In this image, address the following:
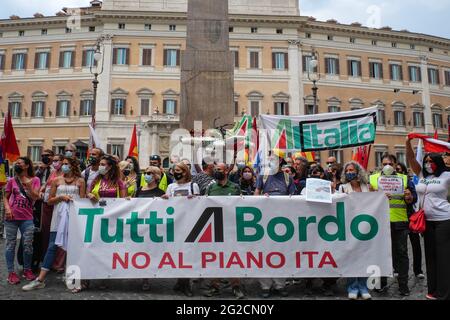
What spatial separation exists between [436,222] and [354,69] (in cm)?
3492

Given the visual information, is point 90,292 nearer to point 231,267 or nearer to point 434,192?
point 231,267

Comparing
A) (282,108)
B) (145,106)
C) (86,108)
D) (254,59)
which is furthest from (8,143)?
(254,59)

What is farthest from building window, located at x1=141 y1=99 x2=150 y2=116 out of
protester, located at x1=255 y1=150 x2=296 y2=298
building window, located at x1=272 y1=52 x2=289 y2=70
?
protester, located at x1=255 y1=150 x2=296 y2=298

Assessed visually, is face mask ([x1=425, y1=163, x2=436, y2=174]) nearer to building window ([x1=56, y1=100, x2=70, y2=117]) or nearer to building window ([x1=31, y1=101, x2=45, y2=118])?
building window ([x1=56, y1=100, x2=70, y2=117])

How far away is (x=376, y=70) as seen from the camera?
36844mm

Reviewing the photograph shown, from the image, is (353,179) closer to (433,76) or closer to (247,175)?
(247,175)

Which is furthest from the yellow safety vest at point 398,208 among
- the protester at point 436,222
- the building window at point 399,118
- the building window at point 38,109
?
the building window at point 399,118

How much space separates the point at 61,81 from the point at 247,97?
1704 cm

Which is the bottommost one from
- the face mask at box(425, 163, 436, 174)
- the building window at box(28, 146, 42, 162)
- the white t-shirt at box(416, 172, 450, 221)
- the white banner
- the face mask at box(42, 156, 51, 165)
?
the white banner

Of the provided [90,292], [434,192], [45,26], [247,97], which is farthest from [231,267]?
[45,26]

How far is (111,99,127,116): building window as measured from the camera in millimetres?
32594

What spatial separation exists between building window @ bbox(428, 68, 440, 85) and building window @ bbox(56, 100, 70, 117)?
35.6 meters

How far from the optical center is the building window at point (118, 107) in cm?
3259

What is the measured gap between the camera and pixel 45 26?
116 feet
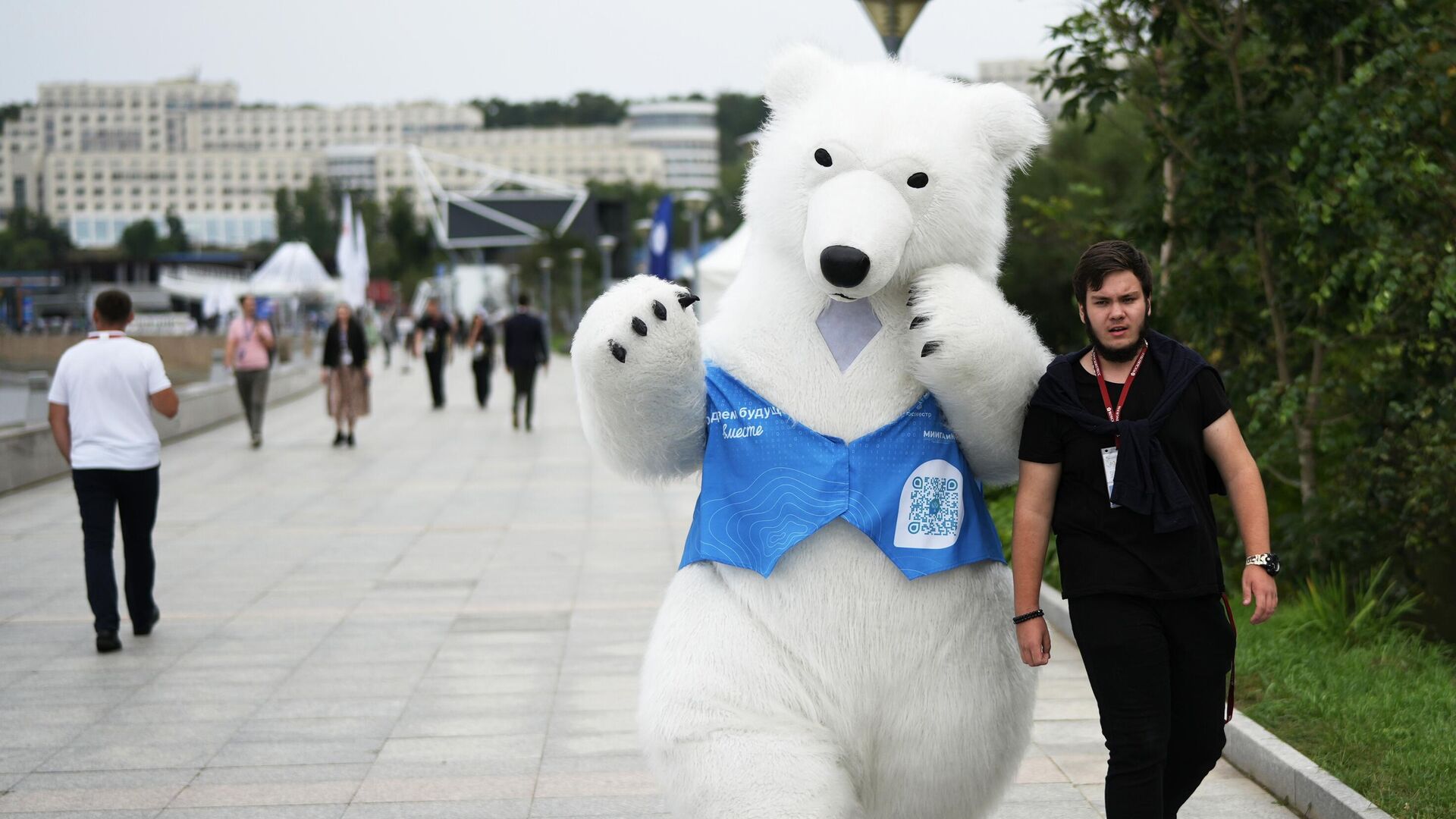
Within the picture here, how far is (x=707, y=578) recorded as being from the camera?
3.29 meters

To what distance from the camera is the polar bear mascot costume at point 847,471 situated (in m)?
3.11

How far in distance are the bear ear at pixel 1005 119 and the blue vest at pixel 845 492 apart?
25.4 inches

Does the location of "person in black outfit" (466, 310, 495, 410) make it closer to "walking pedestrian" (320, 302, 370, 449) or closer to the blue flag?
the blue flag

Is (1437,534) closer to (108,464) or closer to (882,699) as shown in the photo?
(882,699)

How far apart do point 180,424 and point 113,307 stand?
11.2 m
* * *
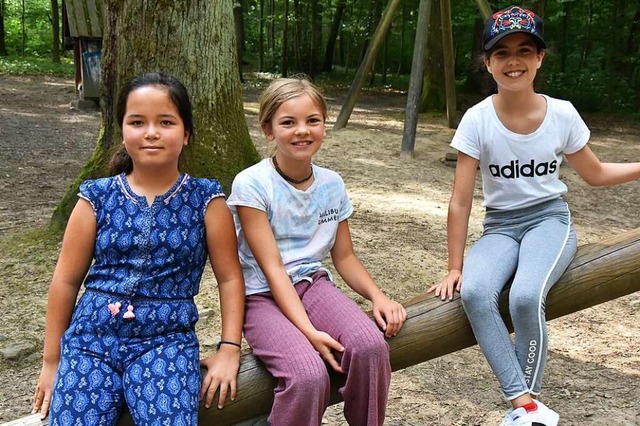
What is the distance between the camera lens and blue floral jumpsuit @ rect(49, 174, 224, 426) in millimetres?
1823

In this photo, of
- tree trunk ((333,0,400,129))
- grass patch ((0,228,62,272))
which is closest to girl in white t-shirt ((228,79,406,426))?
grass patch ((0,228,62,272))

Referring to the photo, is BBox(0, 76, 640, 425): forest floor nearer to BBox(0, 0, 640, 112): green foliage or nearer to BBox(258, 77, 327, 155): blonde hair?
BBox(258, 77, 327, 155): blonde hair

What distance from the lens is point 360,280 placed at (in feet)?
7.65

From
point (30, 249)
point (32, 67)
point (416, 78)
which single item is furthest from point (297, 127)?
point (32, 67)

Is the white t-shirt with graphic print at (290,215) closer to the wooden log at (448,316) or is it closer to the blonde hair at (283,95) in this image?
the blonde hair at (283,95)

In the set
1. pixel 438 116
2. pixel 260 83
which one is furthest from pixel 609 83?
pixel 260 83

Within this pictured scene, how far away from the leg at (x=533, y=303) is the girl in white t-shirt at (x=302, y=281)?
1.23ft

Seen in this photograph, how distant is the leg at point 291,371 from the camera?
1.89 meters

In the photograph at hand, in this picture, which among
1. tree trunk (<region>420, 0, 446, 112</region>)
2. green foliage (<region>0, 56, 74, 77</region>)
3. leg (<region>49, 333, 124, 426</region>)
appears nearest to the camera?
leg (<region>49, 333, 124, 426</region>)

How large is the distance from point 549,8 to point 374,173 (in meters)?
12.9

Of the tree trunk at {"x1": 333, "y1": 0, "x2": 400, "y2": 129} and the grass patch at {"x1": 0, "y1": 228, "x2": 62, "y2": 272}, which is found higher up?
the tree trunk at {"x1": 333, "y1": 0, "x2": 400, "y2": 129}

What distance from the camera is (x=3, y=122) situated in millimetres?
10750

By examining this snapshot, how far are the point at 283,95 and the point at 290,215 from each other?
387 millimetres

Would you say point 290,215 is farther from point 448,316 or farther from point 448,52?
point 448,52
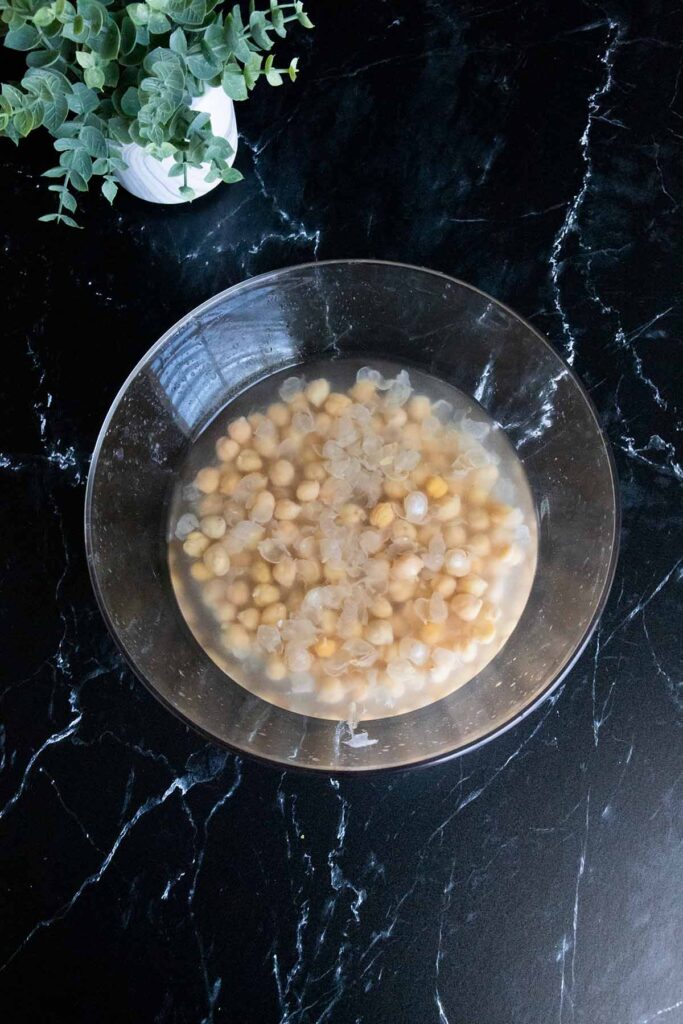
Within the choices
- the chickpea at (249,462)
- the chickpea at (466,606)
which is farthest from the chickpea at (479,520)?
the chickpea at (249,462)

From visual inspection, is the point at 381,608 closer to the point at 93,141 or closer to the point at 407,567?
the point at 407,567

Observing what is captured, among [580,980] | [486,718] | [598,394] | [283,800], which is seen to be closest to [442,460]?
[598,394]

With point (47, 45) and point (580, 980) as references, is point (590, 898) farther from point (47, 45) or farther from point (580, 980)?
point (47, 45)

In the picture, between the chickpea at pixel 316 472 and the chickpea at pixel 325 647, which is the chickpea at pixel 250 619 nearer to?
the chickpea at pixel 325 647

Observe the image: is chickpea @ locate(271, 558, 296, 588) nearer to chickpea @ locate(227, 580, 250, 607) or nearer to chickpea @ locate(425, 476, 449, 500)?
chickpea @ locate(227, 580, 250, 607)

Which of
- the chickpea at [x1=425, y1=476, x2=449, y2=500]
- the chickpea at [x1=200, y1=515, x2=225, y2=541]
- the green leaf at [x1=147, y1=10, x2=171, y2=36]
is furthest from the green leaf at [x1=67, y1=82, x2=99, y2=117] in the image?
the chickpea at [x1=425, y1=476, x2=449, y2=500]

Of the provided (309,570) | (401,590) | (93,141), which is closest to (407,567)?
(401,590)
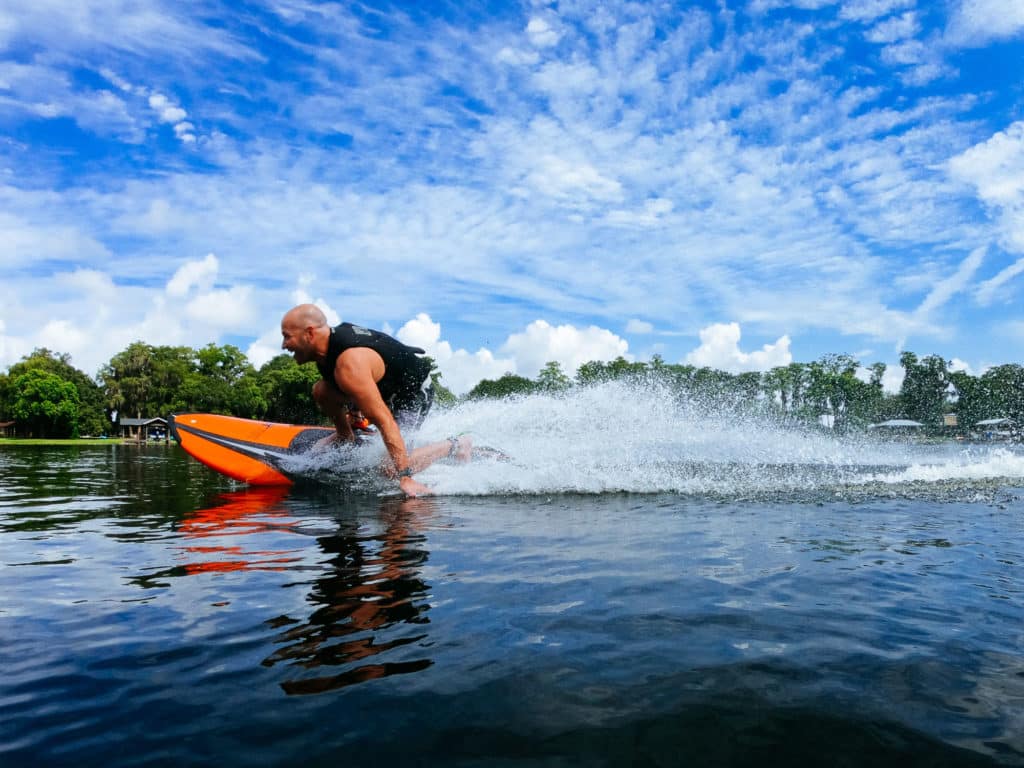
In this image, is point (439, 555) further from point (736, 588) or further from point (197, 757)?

SET EXERCISE ▸
How many lines in the listing above contain the string "chickpea"? Match case exactly and reply with the number alone.

THE OUTPUT ▸
11